I went into shock.  Three times.  I worried.  My husband worried.  We slept a little.

And then, at 4:30AM, they woke us.  I needed emergency surgery.

I signed away my uterus.  Twice.

I was told that I could suffer a fatal rupture.  Several times.  This time, we both prayed.  We prayed to anyone who would listen.

In a drug induced state I said goodbye to my husband of nearly 8 years.  I tried to find the best words…just in case they would be my last.  In my heart, I knew that somehow I would get through this.  Somehow, I would return home to my husband and my babies.

I did.  In the end, they saved my life and my uterus.

For a moment we felt relief.  Our family was whole again.  The horror was over.

Except that we had to cope.  How do you cope with something so traumatizing when two little lives depend on you every second of every day?

You suffer in silence for a little while.

You cry out loud…when they sleep.

You talk to your husband.  You seek comfort from your mom.

You watch your children like a hawk and pray that no such horror ever comes their way.

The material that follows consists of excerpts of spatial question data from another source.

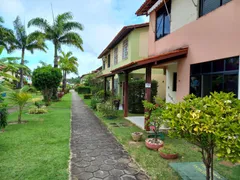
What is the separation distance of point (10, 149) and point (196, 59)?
7656mm

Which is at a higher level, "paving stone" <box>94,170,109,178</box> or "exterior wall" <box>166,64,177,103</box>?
"exterior wall" <box>166,64,177,103</box>

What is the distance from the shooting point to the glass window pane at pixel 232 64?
17.9 ft

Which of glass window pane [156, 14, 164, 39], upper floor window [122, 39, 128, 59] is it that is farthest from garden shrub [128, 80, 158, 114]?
glass window pane [156, 14, 164, 39]

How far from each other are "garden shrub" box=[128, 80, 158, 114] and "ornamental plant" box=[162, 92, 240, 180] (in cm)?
1047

You find the small moments of greatness in each day and soak them up.

You call your girlfriends.

You reach out to someone who you think might understand and, thankfully, that person is willing to become your lifeline.

You stick close to your little family of four and remind yourself that they are your happiness.

You allow yourself time outs…because right now you need them.

And then you start to talk.

You write it down.  You reach out to others.  And you just keep talking.  Because you hope that, in doing so, you might save someone else from suffering in silence.  Because if 25% of first pregnancies end in miscarriage, you can bet that someone you know is suffering.

We will suffer in silence no more.  We will talk.  Because everything’s not lost.